→ **PASSAGE**

○ ○ ○ ○ ○

Oh yeah. We’ve got three, cute-as-poo pretty little tabby kittens with squeaky voices and teeny-tiny stripey tails. But you’re not allowed to see them yet, because Ms Misty, our kitty wonder-ma, is already freaked out enough with the problems of keeping her sweet babies safe from the shrieking, sticky-grabby-fingered hordes which masquerade as my children. The kittens are a few days old now and we only found them after much ear-noodling from Jude as he hunted her down by tracking her roarsome purrs: he eventually located her beneath our bedroom, nose-to-nose with an Enormous Hedgehog who, judging from the ancient poo littering the area, had been recently ousted from his nest and was waiting patiently, either for her to remove herself or else to seize a chance to scoff one of the little kitties…. I don’t actually know if hedgehogs have nests or just a dent of earth, but it doesn’t really matter as he has now been re-located elsewhere.

○ ○ ○ ○ ○

→ **RECORDED INFORMATION**
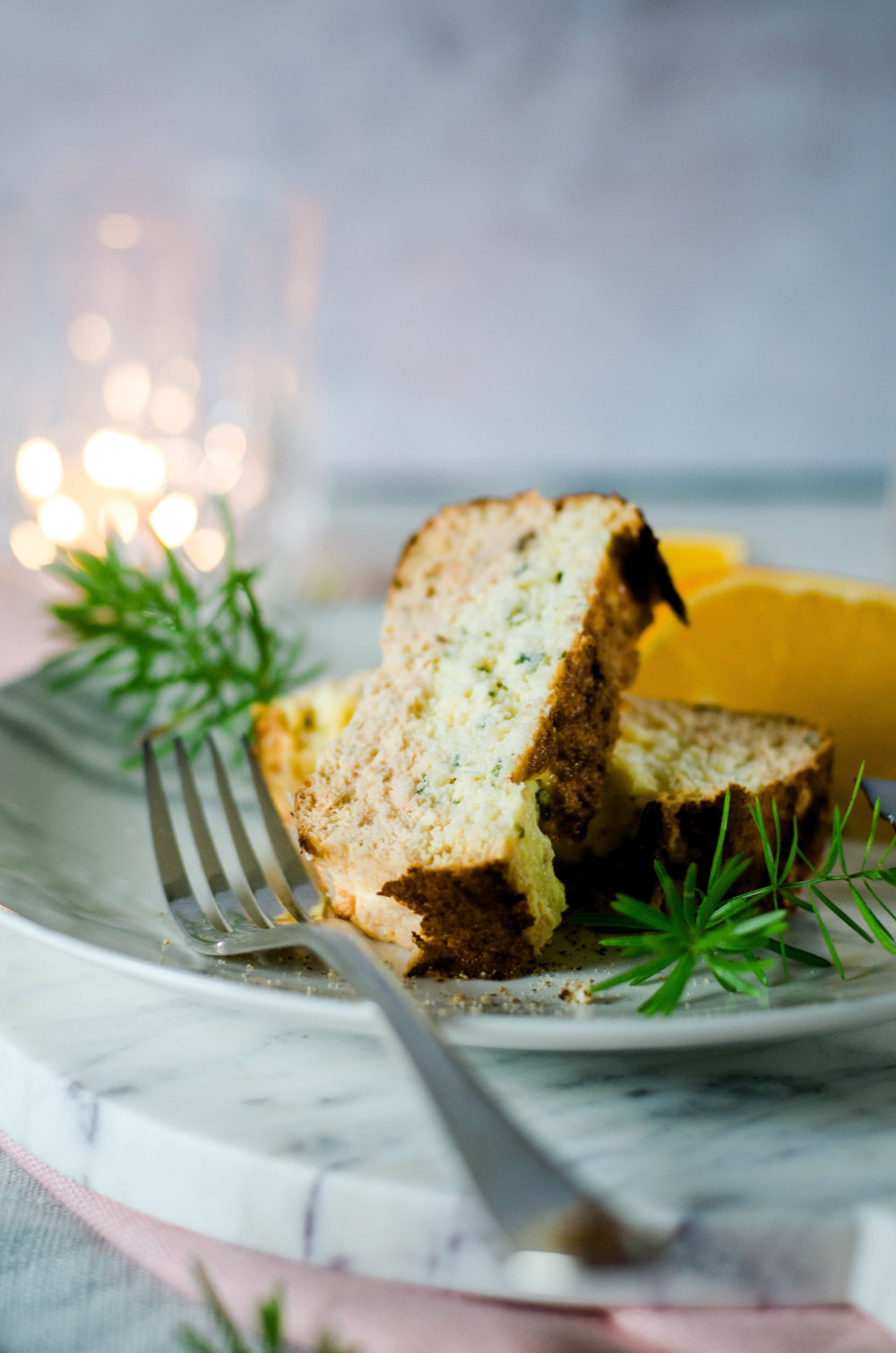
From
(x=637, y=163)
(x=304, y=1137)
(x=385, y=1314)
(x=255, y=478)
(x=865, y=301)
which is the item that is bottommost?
(x=385, y=1314)

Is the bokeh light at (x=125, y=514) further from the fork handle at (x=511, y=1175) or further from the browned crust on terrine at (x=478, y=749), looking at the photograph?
the fork handle at (x=511, y=1175)

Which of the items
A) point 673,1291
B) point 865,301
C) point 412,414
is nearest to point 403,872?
point 673,1291

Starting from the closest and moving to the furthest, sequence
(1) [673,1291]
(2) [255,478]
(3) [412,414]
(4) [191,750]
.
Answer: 1. (1) [673,1291]
2. (4) [191,750]
3. (2) [255,478]
4. (3) [412,414]

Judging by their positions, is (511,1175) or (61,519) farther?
(61,519)

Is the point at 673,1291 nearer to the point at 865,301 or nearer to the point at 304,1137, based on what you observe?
the point at 304,1137

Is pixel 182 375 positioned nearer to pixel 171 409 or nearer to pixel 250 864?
pixel 171 409

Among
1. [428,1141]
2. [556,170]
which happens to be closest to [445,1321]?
[428,1141]
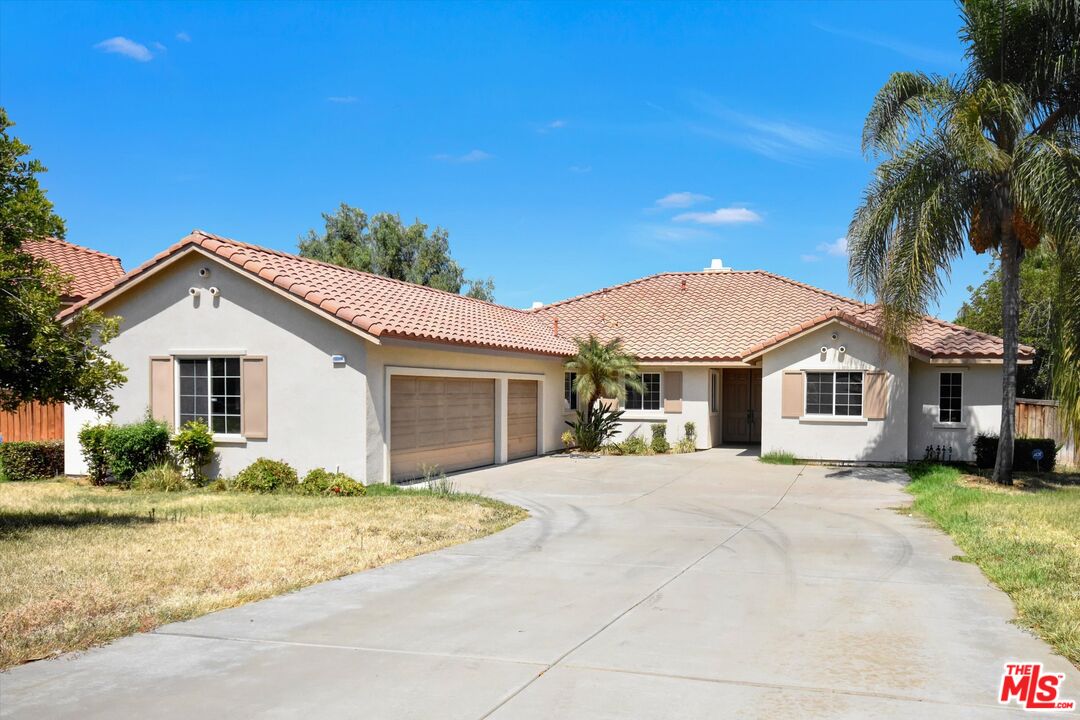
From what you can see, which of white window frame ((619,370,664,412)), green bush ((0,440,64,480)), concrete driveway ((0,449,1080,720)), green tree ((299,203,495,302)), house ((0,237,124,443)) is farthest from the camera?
green tree ((299,203,495,302))

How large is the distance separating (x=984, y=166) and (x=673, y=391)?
11.8 metres

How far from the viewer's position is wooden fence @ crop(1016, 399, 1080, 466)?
73.5 ft

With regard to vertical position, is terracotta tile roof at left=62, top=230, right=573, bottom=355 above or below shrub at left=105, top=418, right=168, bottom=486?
above

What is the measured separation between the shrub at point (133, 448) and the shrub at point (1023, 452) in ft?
59.5

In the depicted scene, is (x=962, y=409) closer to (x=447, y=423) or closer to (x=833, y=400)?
(x=833, y=400)

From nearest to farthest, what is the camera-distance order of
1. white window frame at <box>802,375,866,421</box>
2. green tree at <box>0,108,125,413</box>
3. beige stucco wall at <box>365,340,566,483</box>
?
green tree at <box>0,108,125,413</box>, beige stucco wall at <box>365,340,566,483</box>, white window frame at <box>802,375,866,421</box>

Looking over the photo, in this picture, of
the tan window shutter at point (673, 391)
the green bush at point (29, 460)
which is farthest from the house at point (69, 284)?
the tan window shutter at point (673, 391)

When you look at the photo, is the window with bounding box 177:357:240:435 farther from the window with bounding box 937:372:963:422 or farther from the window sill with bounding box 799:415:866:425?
the window with bounding box 937:372:963:422

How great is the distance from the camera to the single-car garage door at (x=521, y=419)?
72.4 feet

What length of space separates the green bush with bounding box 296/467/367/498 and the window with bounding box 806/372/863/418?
1246 centimetres

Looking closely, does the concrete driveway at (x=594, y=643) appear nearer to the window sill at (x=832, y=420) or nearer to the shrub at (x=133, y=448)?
the shrub at (x=133, y=448)

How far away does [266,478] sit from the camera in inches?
628

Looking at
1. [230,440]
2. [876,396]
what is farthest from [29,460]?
[876,396]

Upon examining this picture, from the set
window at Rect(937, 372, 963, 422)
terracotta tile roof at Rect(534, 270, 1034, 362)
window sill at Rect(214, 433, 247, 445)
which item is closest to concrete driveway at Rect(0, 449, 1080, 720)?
window sill at Rect(214, 433, 247, 445)
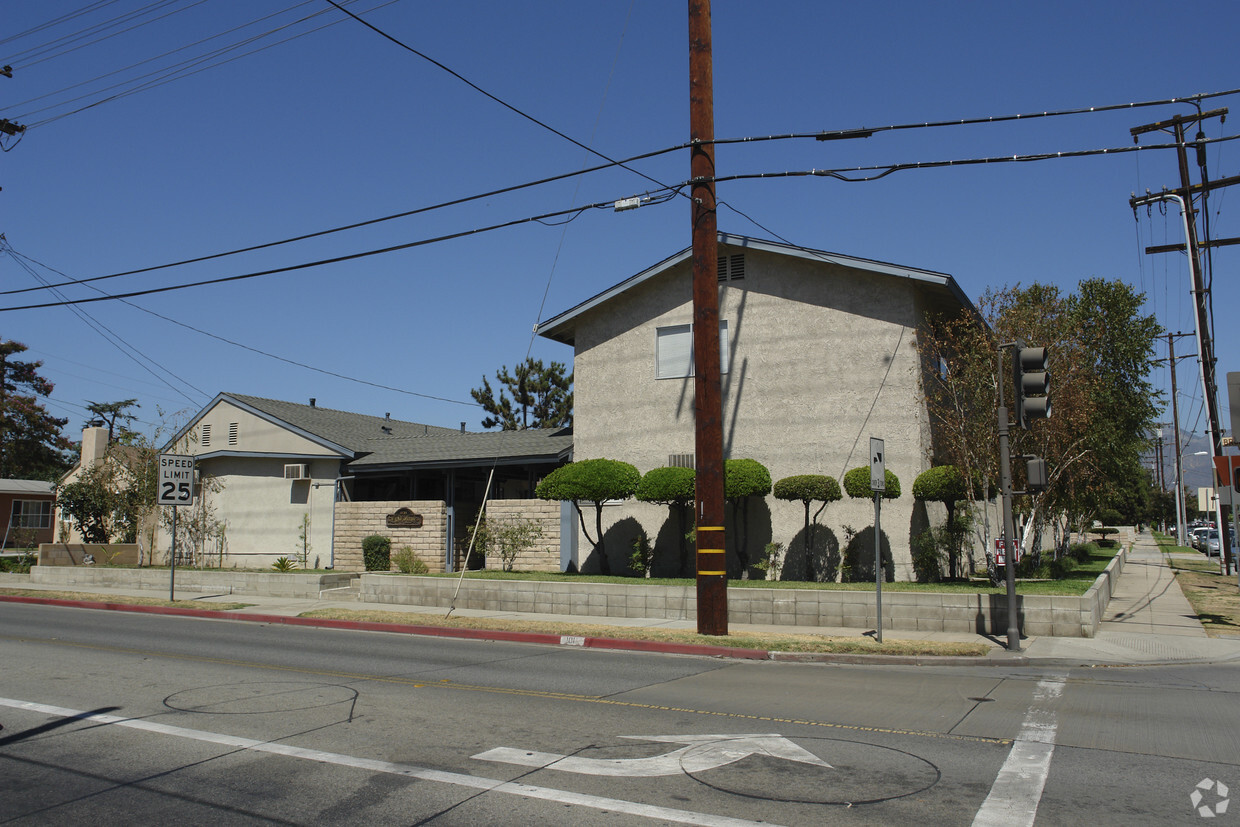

○ ○ ○ ○ ○

According to the passage about the kittens, where did Jude find Ms Misty? The entries above are separate material and unrelated to the passage about the kittens.

→ **REPLY**
Jude found her beneath the bedroom, nose-to-nose with an Enormous Hedgehog.